Interrelation of intravascular pressures, extravascular lung water and venous stasis indices according to volume status. The relationship between intravascular pressures and volume is curvilinear and affected by cardiac function. Occurrence of extravascular lung water (EVLW) or venous stasis is dependent on volume status but may be precipitated at lower volume status in presence of impaired cardiac function, increased permeability or increased intrathoracic pressures

Estimation of cardiac preload is the cornerstone of measuring volume status. Assessing cardiac preload before and after fluid infusion is important, as it reflects the efficacy, and the risk of fluid infusion. Physiologically, ventricular preload depends on the end-diastolic pressure, volume, and ventricular compliance. Since only ventricular dimensions and pressure are used as preload markers in clinical practice, the bedside estimates of cardiac preload are all imperfect. Given the curvilinear relationship between end-diastolic pressures and volumes, volumetric measurements are more sensitive for detecting low volume states whereas pressure measurements are more sensitive for detecting hypervolemia. The relationship between pressures and volumes is shifted upwards, and its slope is steeper, in patients with poor diastolic function so that given volume changes are associated with larger increases in pressure.
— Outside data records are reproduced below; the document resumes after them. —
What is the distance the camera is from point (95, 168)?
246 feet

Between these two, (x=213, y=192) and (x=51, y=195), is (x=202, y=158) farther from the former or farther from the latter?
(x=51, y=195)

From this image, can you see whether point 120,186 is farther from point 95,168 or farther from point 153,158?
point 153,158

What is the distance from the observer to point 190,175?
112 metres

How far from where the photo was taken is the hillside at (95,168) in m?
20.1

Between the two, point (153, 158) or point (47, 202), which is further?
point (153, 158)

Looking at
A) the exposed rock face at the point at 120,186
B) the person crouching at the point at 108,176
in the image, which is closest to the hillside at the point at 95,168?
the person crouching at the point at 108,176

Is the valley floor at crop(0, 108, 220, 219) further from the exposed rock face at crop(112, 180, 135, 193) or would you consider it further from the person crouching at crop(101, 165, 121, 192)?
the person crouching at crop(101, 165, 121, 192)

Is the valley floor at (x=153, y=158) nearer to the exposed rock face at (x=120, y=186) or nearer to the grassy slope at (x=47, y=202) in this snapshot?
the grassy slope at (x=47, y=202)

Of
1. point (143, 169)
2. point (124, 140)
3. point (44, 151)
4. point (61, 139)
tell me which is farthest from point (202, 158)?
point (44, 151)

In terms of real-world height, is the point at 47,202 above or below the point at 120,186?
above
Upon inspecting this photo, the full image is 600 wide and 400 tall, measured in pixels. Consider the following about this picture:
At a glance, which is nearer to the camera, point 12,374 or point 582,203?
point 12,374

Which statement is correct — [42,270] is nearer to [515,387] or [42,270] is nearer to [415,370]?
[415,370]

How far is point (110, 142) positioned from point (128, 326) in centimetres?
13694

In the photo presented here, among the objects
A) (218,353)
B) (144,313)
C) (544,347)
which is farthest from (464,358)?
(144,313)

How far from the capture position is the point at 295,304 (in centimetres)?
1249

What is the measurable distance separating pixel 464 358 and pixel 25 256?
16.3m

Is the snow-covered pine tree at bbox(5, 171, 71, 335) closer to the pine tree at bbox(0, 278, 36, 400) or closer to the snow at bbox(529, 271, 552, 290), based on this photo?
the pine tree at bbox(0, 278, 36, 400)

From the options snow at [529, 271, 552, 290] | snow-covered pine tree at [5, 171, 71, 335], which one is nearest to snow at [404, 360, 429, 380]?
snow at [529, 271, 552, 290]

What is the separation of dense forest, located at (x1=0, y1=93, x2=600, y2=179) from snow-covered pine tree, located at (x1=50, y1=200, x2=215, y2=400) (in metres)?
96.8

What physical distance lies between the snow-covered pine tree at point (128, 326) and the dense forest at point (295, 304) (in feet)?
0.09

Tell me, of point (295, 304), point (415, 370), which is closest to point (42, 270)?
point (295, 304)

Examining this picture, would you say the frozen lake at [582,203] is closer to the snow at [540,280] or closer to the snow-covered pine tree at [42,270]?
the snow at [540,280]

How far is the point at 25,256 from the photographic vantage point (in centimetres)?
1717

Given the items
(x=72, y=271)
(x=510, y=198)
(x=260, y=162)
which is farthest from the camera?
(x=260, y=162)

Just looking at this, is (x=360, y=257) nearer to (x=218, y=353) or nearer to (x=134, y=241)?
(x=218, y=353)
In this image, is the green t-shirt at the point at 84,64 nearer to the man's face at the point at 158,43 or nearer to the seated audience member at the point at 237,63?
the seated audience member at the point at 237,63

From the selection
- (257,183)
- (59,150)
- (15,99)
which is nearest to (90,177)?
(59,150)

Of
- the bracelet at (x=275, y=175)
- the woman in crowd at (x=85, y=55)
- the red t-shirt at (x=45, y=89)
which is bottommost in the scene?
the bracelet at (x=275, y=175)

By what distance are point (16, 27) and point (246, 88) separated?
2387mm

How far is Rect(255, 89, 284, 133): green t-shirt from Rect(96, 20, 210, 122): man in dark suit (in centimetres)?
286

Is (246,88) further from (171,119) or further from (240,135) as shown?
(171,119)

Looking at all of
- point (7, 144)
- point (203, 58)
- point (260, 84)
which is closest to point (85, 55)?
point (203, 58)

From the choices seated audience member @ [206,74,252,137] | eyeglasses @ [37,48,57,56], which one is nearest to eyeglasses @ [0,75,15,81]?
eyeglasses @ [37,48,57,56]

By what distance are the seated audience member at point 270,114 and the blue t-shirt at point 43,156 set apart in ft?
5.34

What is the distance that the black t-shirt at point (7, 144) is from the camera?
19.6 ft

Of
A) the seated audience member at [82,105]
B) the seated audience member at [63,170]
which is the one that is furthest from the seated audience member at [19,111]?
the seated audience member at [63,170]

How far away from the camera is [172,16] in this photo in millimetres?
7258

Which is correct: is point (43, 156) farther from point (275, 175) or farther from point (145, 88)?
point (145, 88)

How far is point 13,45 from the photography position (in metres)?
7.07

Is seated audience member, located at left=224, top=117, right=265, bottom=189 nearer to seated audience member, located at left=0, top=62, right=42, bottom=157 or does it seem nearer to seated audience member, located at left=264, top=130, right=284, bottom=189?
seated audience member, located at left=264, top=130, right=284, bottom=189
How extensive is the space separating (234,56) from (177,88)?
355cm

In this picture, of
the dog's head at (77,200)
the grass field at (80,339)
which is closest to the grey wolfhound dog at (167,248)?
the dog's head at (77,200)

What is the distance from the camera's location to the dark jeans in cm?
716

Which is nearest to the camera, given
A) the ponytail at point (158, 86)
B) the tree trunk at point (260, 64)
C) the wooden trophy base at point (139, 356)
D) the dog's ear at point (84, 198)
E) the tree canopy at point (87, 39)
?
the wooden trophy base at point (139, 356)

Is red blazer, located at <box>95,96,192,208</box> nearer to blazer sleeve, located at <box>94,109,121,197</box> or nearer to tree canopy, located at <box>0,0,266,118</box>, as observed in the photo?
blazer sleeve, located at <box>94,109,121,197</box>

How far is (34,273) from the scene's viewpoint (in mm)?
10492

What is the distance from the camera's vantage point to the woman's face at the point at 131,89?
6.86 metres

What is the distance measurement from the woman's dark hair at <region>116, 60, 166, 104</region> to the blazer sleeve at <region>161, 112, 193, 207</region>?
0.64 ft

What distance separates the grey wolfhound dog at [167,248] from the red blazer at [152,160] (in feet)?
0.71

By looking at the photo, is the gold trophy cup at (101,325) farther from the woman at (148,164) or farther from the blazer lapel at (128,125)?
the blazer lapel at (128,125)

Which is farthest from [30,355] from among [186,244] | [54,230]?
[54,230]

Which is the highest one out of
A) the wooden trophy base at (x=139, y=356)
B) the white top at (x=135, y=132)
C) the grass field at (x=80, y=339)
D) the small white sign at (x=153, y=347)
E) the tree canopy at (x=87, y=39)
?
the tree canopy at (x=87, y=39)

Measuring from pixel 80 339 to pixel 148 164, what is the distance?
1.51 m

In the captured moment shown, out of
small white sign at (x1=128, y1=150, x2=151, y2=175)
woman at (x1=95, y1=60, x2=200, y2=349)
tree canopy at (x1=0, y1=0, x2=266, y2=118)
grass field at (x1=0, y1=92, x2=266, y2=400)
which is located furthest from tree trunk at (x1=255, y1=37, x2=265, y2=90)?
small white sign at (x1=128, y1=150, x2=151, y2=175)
Detecting hypervolemia is also essential. During the resuscitation phase, signs of hypervolemia may discourage fluid administration, even if there are signs of preload responsiveness. In the de-escalation phase, they may trigger fluid removal.

To detect hypervolemia, cardiac preload indices can be used. Importantly, presence of edema does not exclude a need for fluids [13]. Likewise, an increase in fluid balance is not systematically accompanied by an increase in blood volume, other variables should thus be considered. Measurement of EVLW and indices of venous stasis might be useful.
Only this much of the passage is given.